Comment se calcule la productivité ? 

En économie, la productivité est définie comme le rapport, en volume, entre une production et les ressources mises en œuvre pour l'obtenir.

La production désigne les biens et/ou les services produits. Les ressources mises en œuvre, dénommées aussi facteurs de production, désignent le travail, le capital technique (installations, machines, outillages...), les capitaux engagés, les consommations intermédiaires (matières premières, énergie, transport...), ainsi que des facteurs moins faciles à appréhender bien qu'extrêmement importants, tel le savoir-faire accumulé.

Quels sont les types de productivité ?

La productivité peut aussi être calculée par rapport à un seul type de ressources, le travail ou le capital. On parle alors de productivité apparente. Une mesure couramment utilisée est celle de productivité apparente du travail. On peut également calculer une productivité apparente du capital.

Source : INSEE

 

La productivité française se dégrade

La dégradation de l’efficacité des facteurs de production devient une des inquiétudes majeures en France.

Selon la Banque de France, depuis 2019, la productivité du travail en France a chuté de 8,5% par rapport à sa tendance pré-covid alors que la baisse moyenne de la productivité par tête dans les secteurs marchands de la zone euro n'a été que de 2,5%.

-8.5%

Baisse de la productivité du travail en France par rapport à sa tendance pré-covid

Durant les dernières décennies, la France s’est distinguée par une productivité élevée, permettant à ses travailleurs de produire davantage en moins de temps. Les Français se targuaient de disposer d’une des meilleures productivités au monde. Leur fierté ne s’arrêtait pas là. Ils se vantaient, par exemple, de l’efficacité de leur système de santé considéré comme un modèle. 

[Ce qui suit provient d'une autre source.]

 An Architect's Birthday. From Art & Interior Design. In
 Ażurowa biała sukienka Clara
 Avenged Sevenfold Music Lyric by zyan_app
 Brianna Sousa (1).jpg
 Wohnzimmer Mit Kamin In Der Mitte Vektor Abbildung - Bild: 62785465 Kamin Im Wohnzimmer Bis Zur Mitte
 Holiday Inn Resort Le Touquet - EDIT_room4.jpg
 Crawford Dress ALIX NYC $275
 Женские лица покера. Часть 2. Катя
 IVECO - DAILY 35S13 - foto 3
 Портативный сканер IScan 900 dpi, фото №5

Ces deux atouts ont été mis à mal depuis la crise du Covid-19. Les services hospitaliers ont été dépassés par l'épidémie faute de personnel et de moyens suffisants, puis les résultats économiques ont été décevants malgré une progression de l'emploi. Ainsi, rappelons qu’en économie ce qui est valable à un instant t n’est pas pour autant immuable. Les avancées technologiques et les moyens mis en œuvre qui passent par la formation restent essentiels pour garantir la pérennité et l’efficacité d’un système. 

D’après une enquête menée par la Banque de France en 2023, les entreprises industrielles indiquent que l’amélioration de la productivité passe par une plus grande adéquation entre la main-d’œuvre et leur besoin, nécessitant des formations supplémentaires, ainsi que par des investissements plus massifs dans des équipements plus performants. La pénurie de main-d’œuvre qualifiée au sortir de la crise Covid associée à un manque de capacité financière ont freiné la productivité de l’industrie en France.

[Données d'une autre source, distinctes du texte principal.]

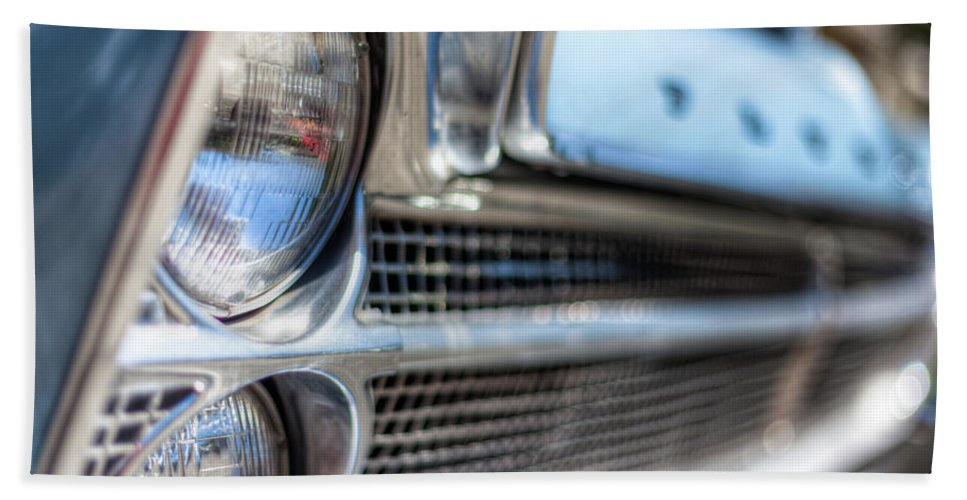 Car Beach Towel featuring the photograph Plymouth Fury by Jerry Renville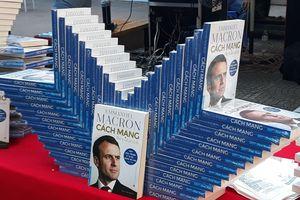 Ra mắt bản Việt ngữ sách 'Cách mạng' của Tổng thống Pháp Emmanuel Macron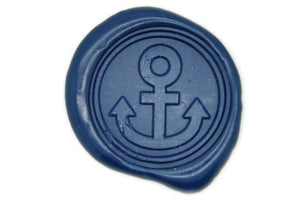Anchor Wax Seal Stamp - Wax Seal Stamp - Backtozero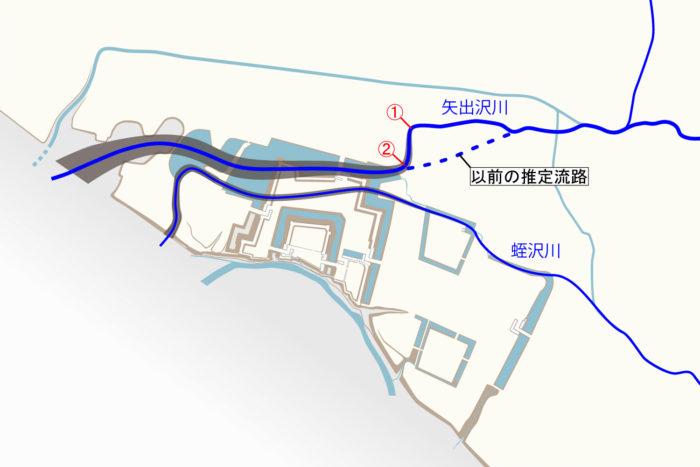 旧矢出沢川の流路②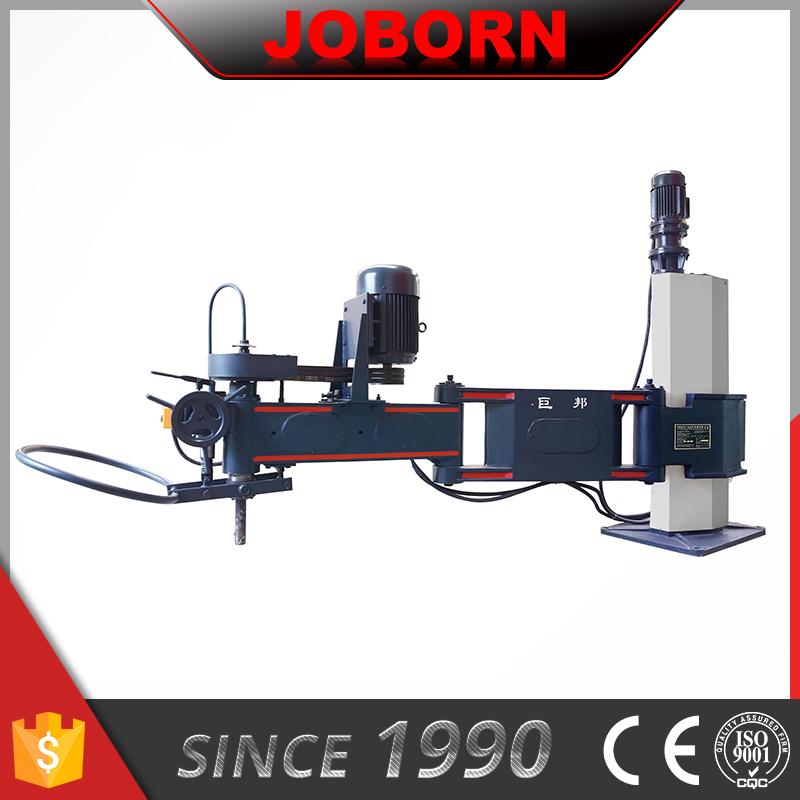 JOBORN SF-2500 High Quality Manual Granite & Marble Stone Polishing Machine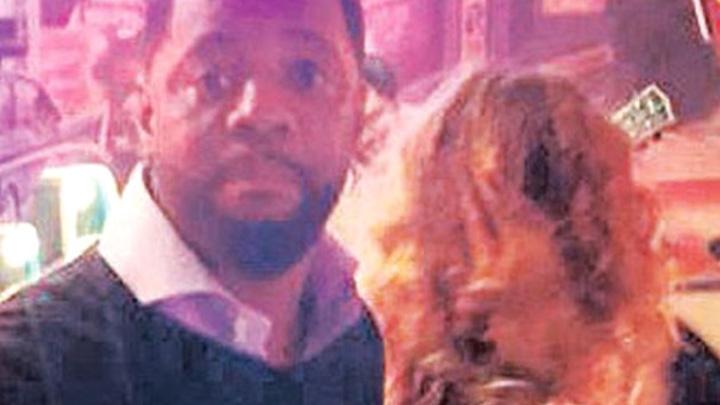 Pascal Nouma'nın yeni sevgilisi evli çıktı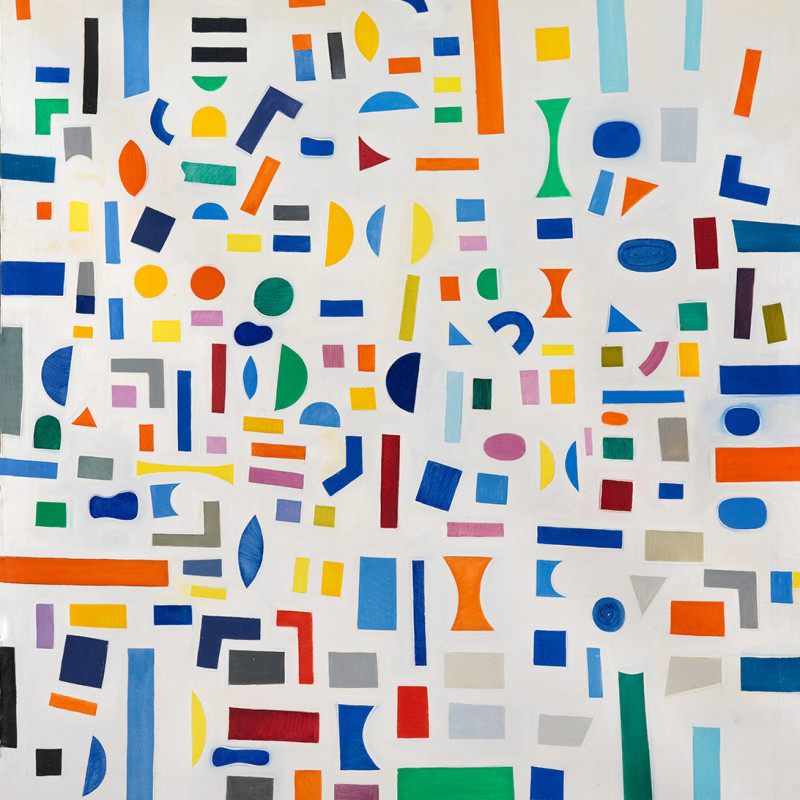 Caziel, WC655 - Abstract Composition 1967.5.IIX, 1967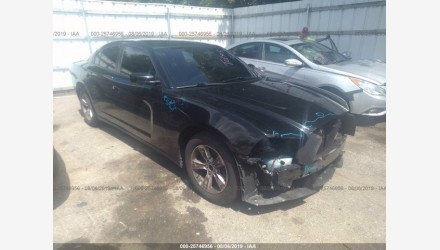 2014 Dodge Charger SE for sale 101341549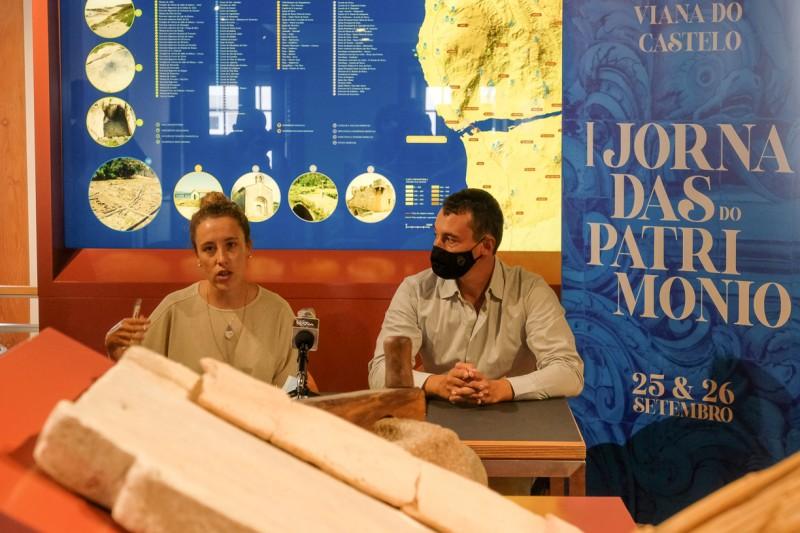 Viana do Castelo promove I Jornadas do Património dias 25 e 26 de setembro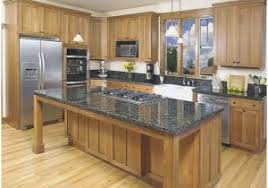 Island Cabinet Design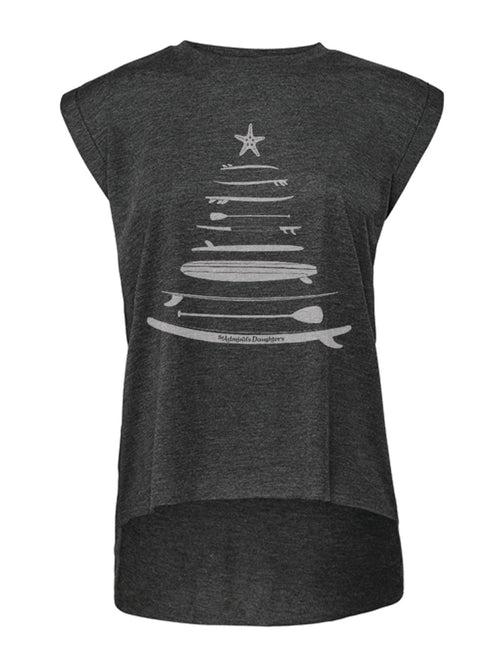 HOLIDAY SLEDS GREY PINNED SLEEVE T-SHIRT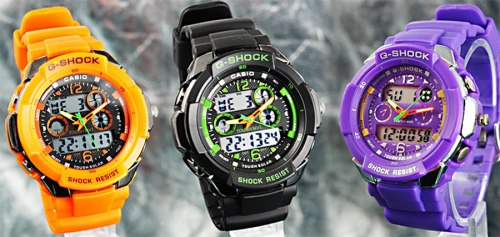 gw-4000 fake g-shocks, bootleg watches, counterfeit wristwatch, phony gshock, replica g-shock, knock-off, illegal,  sham scam, forgery bogus infringement
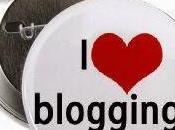 Come migliorare proprio blog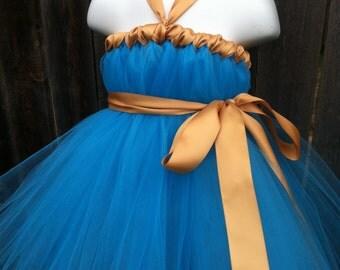 Adult Merida Costume- Brave Inspired Tutu Dress with Golden Satin Sash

“Les entreprises industrielles indiquent que l’amélioration de la productivité passe par une plus grande adéquation entre la main-d’œuvre et leur besoin, ainsi que par des investissements massifs dans des équipements performants.”

Crise sanitaire et conséquences sur l’emploi des salariés

Des facteurs dits temporaires viennent expliquer la baisse tendancielle de notre productivité.

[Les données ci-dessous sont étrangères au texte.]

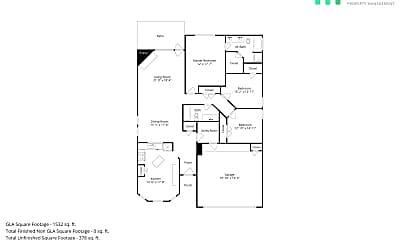 Building, 816 E Huitt Ln, 2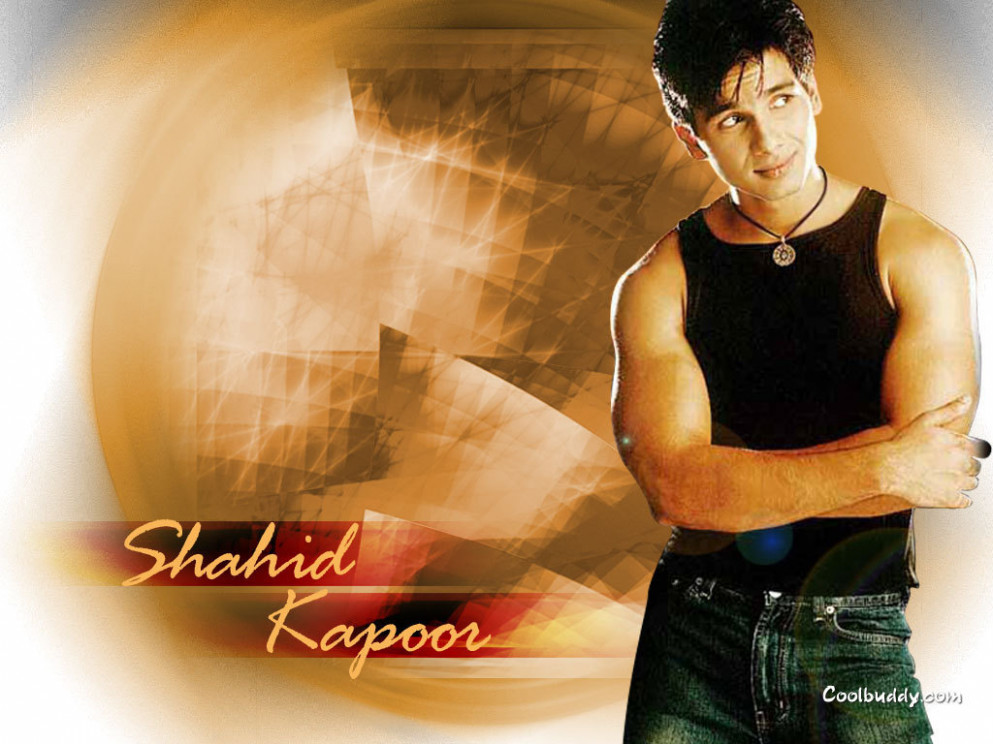 Watch Online Free Movies: Shahid Kapoor Full Size Wallpapers - bollywood wallpaper full size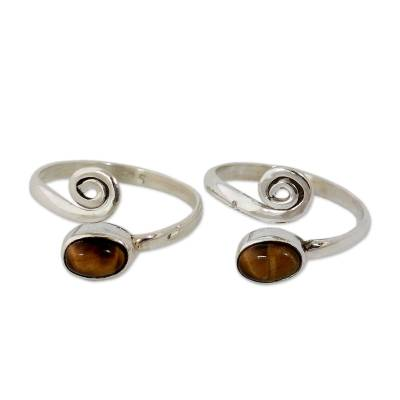 Tiger's eye toe rings, 'Insight' (pair) - Tiger's Eye Sterling Silver Toe Rings from India (Pair)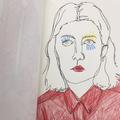 Jane Borstad (@janeborstad) Avatar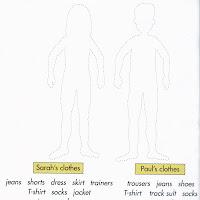 clothes (figura del niño y la niña).jpg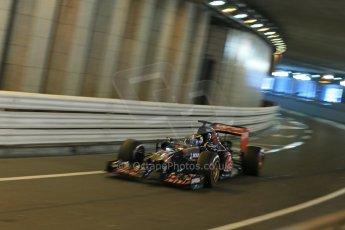 World © Octane Photographic Ltd. Saturday 24th May 2014. Monaco - Monte Carlo - Formula 1 Qualifying. Scuderia Toro Rosso STR9 - Jean-Eric Vergne. Digital Ref: 0967LB1D8174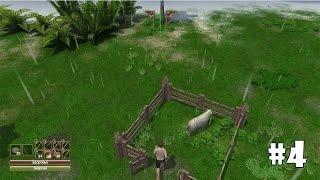 Force of Nature #4 - Приручение животных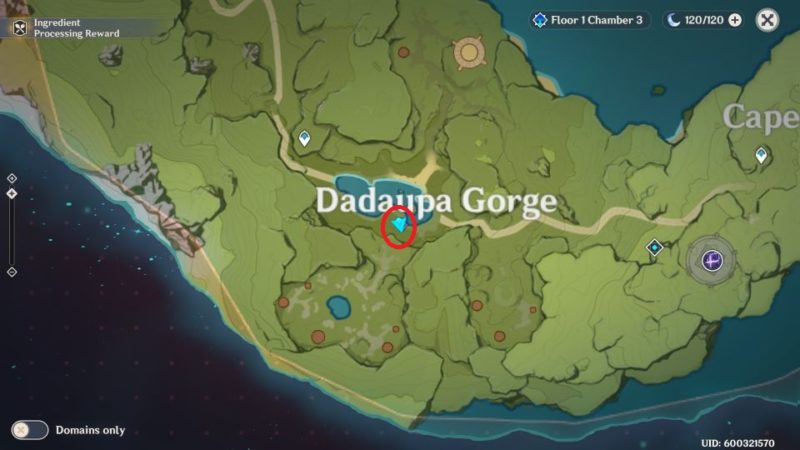 genshin impact - break the sword cemetery seal guide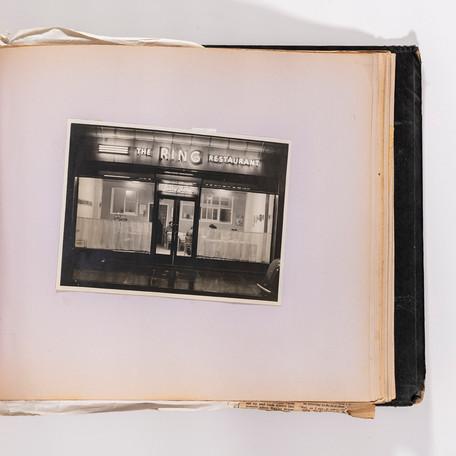 BuxtonFamilyAlbum-77.jpg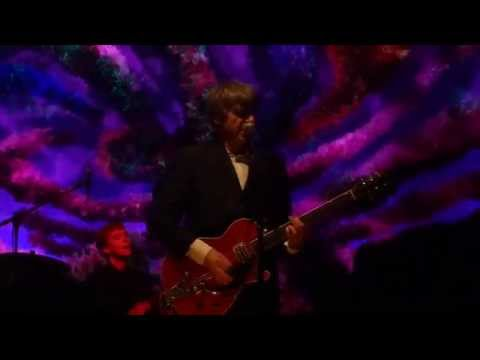 Neil Finn (Split Enz/Crowded House): Glasgow Scotland April 23rd 2014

Dans un contexte de pénurie de main-d’œuvre, certains secteurs ont fait le choix de conserver leurs effectifs durant les phases plus creuses pour pouvoir répondre à la demande au moment du rebond de l’activité. Quatre secteurs en particulier ont opté pour des rétentions potentielles de main-d’œuvre : la fabrication de matériel de transport, la construction, l’hébergement-restauration et l’information-communication.

Ainsi, la Banque de France observe un recul de 19,6% de la productivité du travail par tête par rapport à son niveau d’avant crise Covid dans le secteur des matériels de transports, et de 14,5% dans la construction. A contrario, la baisse a été moins marquée dans les services marchands, à -2,1%. Aujourd’hui, un ajustement progressif est constaté avec la résorption des rétentions de main-d’œuvre dans ces secteurs. Cela laisse penser que le retour à un niveau de pré-crise pourrait être atteint d’ici 2026.

Par ailleurs, les entreprises peu performantes, souvent qualifiées d’entreprises "zombies", qui ont été maintenues artificiellement en vie pendant la crise sanitaire grâce aux prêts garantis par l'État (PGE) et autres soutiens publics, ont conservé leurs effectifs. Cela a freiné la réallocation de ces ressources humaines vers des entreprises plus productives. Cependant, avec le retour des défaillances d'entreprises à leur niveau d'avant-crise, ce facteur de moindre performance en termes de productivité tend à disparaître.

En outre, le taux d'emploi des moins qualifiés et des seniors a également augmenté ces dernières années, en raison notamment de la forte reprise observée juste après la crise sanitaire. Bien que le retour sur le marché de l'emploi de ces catégories, parmi les plus touchées par le chômage, constitue une excellente nouvelle pour l'activité économique, il reste néanmoins défavorable à la productivité moyenne du travail.

Ainsi, la baisse de la productivité en France reflète en contrepartie une amélioration du marché du travail. Le taux de chômage a reculé, passant de 8,5 % à 7,5% en cinq ans, avec la création de 1,3 million d'emplois. La baisse de la productivité indique donc une dynamique de création d'emplois plus rapide que la progression du PIB. L’accroissement du nombre de travailleurs explique donc en partie le recul de notre efficacité à produire. Nous sommes plus nombreux au travail pour produire la même chose.

“La baisse de la productivité en France reflète en contrepartie une amélioration du marché du travail. Le taux de chômage a reculé, passant de 8,5 % à 7,5% en cinq ans.”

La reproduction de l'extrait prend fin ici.